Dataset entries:

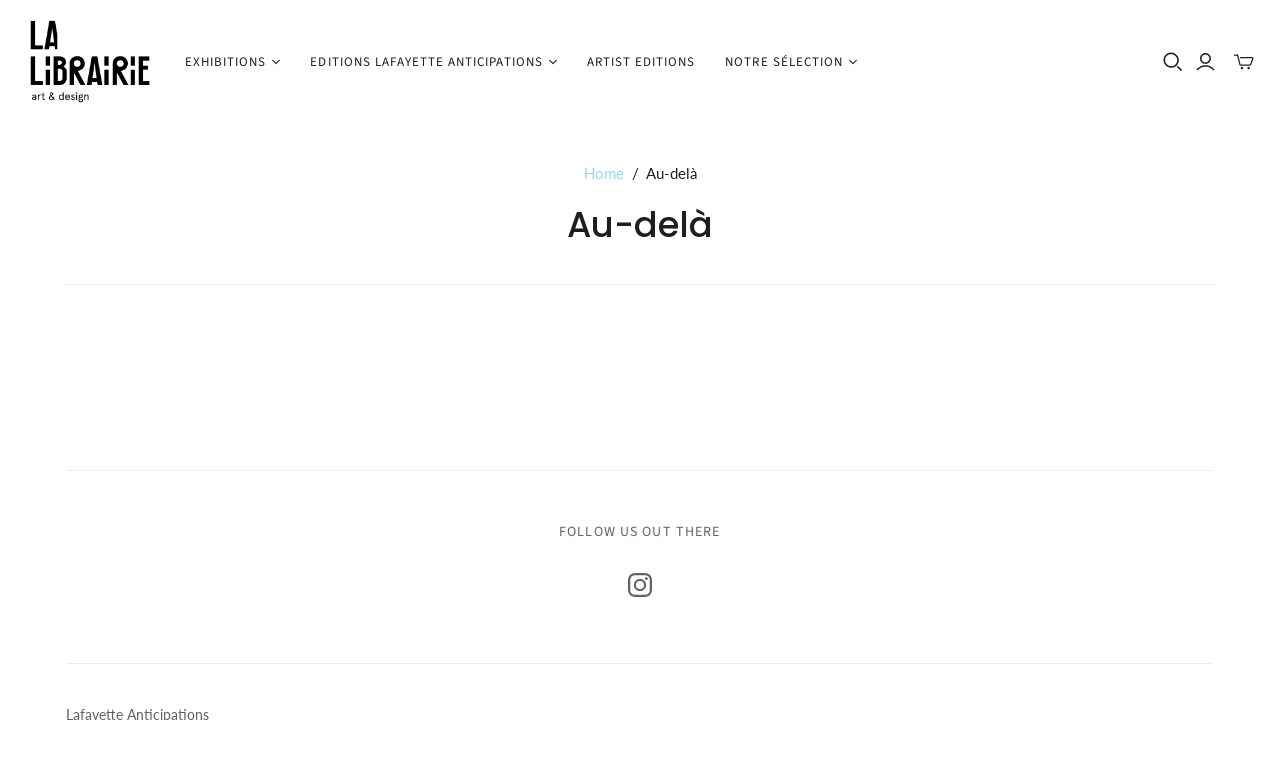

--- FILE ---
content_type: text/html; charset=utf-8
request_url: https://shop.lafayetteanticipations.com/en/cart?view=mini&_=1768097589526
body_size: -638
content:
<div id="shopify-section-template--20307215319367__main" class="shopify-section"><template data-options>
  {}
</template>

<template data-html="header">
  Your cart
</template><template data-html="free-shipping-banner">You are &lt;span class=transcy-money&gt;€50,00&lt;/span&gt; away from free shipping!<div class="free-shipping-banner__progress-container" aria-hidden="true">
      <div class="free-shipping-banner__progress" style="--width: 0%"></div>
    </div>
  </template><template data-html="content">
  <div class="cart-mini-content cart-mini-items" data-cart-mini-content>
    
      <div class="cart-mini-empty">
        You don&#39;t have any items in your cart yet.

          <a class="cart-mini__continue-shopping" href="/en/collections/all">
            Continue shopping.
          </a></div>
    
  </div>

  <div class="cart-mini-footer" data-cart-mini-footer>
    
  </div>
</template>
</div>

## Task goal
Once the pictures are set aside, repeat the remaining data word for word.

## Expected answer
--- FILE ---
content_type: text/html; charset=utf-8
request_url: https://shop.lafayetteanticipations.com/en/cart?view=mini&_=1768097589526
body_size: -638
content:
<div id="shopify-section-template--20307215319367__main" class="shopify-section"><template data-options>
  {}
</template>

<template data-html="header">
  Your cart
</template><template data-html="free-shipping-banner">You are &lt;span class=transcy-money&gt;€50,00&lt;/span&gt; away from free shipping!<div class="free-shipping-banner__progress-container" aria-hidden="true">
      <div class="free-shipping-banner__progress" style="--width: 0%"></div>
    </div>
  </template><template data-html="content">
  <div class="cart-mini-content cart-mini-items" data-cart-mini-content>
    
      <div class="cart-mini-empty">
        You don&#39;t have any items in your cart yet.

          <a class="cart-mini__continue-shopping" href="/en/collections/all">
            Continue shopping.
          </a></div>
    
  </div>

  <div class="cart-mini-footer" data-cart-mini-footer>
    
  </div>
</template>
</div>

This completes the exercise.